__TASK REQUIREMENTS__
Reproduce only the lines from the line containing "How far from the shooting" to the end of the entries below, including both of those lines.

__TASK MATERIAL__
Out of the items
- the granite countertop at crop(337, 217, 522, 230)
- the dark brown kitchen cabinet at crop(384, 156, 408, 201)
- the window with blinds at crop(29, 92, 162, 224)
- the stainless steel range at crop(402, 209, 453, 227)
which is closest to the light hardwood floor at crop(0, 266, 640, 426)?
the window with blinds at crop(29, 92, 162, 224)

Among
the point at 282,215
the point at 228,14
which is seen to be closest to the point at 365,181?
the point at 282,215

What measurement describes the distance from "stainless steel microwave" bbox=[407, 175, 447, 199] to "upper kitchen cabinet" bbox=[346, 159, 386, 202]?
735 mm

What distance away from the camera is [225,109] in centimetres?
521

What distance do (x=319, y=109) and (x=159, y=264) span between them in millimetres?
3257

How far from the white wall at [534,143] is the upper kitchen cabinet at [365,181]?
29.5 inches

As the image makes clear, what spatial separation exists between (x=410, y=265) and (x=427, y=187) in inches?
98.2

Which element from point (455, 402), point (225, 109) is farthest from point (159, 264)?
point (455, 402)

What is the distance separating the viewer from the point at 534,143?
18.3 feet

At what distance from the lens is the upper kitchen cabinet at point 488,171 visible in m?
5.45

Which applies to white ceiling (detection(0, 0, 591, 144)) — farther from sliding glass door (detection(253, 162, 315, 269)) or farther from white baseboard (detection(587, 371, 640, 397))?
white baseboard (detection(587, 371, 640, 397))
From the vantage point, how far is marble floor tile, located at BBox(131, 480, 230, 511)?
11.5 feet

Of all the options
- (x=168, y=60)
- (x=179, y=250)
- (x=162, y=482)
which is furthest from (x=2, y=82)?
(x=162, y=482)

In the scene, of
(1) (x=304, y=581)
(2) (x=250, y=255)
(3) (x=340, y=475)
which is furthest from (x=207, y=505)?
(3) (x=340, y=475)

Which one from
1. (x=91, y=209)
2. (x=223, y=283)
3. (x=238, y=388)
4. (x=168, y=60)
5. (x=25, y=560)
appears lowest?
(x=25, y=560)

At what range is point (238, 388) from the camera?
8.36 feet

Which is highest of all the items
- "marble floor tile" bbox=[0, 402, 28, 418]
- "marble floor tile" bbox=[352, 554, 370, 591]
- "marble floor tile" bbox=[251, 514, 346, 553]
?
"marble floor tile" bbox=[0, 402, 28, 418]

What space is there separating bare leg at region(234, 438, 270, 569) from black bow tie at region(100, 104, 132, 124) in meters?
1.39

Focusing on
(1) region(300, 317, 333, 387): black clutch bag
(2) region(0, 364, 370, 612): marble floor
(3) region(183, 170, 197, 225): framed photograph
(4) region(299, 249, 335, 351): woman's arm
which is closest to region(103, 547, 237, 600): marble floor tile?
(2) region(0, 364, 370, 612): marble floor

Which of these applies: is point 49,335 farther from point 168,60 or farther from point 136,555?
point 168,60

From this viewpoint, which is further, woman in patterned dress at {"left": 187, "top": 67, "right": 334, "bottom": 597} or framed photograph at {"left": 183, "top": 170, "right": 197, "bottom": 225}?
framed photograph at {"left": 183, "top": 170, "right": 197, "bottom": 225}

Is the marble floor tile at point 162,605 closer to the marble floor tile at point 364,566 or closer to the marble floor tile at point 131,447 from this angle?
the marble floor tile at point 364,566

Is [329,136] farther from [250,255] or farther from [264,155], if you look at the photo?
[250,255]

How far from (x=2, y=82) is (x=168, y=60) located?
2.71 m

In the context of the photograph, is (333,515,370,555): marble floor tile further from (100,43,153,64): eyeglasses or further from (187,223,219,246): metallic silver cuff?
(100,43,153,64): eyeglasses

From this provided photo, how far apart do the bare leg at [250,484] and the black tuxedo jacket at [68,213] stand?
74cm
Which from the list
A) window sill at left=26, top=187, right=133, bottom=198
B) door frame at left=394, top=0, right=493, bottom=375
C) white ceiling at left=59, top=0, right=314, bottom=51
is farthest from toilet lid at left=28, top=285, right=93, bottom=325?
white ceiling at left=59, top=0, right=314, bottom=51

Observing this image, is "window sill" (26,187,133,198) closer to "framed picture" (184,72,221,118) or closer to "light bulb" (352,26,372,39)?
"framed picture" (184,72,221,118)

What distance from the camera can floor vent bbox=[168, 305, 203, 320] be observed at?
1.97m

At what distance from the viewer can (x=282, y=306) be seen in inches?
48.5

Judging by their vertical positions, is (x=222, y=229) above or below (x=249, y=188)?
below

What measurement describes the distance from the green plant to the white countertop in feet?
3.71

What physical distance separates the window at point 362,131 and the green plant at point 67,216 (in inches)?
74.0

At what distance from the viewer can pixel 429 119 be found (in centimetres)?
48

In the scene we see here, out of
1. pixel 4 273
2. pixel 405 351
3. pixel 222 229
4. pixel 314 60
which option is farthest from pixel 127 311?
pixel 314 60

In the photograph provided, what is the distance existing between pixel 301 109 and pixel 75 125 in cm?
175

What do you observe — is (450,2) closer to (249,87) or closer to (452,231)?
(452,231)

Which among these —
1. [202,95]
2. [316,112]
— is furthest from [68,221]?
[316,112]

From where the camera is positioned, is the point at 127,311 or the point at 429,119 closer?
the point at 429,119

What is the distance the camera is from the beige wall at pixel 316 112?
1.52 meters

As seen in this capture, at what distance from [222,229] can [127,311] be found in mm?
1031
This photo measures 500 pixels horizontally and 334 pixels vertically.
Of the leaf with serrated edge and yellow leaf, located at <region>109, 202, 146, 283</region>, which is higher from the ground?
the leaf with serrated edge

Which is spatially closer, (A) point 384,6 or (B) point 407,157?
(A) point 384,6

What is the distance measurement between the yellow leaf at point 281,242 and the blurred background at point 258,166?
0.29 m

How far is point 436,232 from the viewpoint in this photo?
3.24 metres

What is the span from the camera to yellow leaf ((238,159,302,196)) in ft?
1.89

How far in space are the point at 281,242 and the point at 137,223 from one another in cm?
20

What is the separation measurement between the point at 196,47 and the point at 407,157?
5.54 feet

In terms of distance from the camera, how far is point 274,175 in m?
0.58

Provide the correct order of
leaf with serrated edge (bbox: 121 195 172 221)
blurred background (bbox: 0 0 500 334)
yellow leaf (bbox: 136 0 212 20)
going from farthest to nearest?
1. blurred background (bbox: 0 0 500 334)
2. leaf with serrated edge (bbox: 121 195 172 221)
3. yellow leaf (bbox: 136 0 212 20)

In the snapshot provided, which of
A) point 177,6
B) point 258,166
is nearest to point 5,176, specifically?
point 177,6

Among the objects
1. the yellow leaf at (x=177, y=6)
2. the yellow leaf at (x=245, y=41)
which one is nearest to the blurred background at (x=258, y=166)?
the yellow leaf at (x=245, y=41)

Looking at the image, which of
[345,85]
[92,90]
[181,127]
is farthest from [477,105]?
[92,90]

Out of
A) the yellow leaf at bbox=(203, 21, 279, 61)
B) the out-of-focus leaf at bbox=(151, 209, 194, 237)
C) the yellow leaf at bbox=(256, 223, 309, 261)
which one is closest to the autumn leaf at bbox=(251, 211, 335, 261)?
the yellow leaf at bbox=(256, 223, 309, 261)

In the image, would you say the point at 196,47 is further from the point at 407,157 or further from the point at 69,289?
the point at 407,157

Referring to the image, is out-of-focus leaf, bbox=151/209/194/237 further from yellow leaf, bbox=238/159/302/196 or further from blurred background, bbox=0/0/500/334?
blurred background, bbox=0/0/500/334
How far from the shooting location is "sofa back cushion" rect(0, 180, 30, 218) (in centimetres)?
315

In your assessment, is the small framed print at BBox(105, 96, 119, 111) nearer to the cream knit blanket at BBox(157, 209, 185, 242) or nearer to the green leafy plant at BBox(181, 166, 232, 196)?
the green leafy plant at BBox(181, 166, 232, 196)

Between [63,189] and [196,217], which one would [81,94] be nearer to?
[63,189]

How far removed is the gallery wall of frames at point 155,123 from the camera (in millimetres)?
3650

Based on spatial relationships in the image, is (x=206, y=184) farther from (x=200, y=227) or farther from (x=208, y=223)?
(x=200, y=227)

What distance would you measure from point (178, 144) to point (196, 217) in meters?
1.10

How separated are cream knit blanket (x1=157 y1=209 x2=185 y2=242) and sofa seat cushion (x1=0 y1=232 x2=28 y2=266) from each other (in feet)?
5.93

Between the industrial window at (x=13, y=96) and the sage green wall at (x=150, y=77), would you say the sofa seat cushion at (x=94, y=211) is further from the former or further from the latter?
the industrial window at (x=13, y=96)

__RESULT__
How far from the shooting location is "sofa back cushion" rect(0, 180, 30, 218) (in centimetres)?
315

In your assessment, is the small framed print at BBox(105, 96, 119, 111) nearer to the cream knit blanket at BBox(157, 209, 185, 242) or nearer to the green leafy plant at BBox(181, 166, 232, 196)?
the green leafy plant at BBox(181, 166, 232, 196)

Between [63,189] and [196,217], which one would [81,94] be nearer to?
[63,189]

How far removed is the gallery wall of frames at point 155,123 from the camera (in millimetres)?
3650

Based on spatial relationships in the image, is (x=206, y=184) farther from (x=200, y=227) or farther from (x=208, y=223)?
(x=200, y=227)

What distance would you measure from point (178, 144) to point (196, 217) in meters?
1.10

How separated are cream knit blanket (x1=157 y1=209 x2=185 y2=242) and sofa seat cushion (x1=0 y1=232 x2=28 y2=266) from each other (in feet)?
5.93

Between the industrial window at (x=13, y=96) and the sage green wall at (x=150, y=77), would you say the sofa seat cushion at (x=94, y=211) is further from the former or further from the latter?
the industrial window at (x=13, y=96)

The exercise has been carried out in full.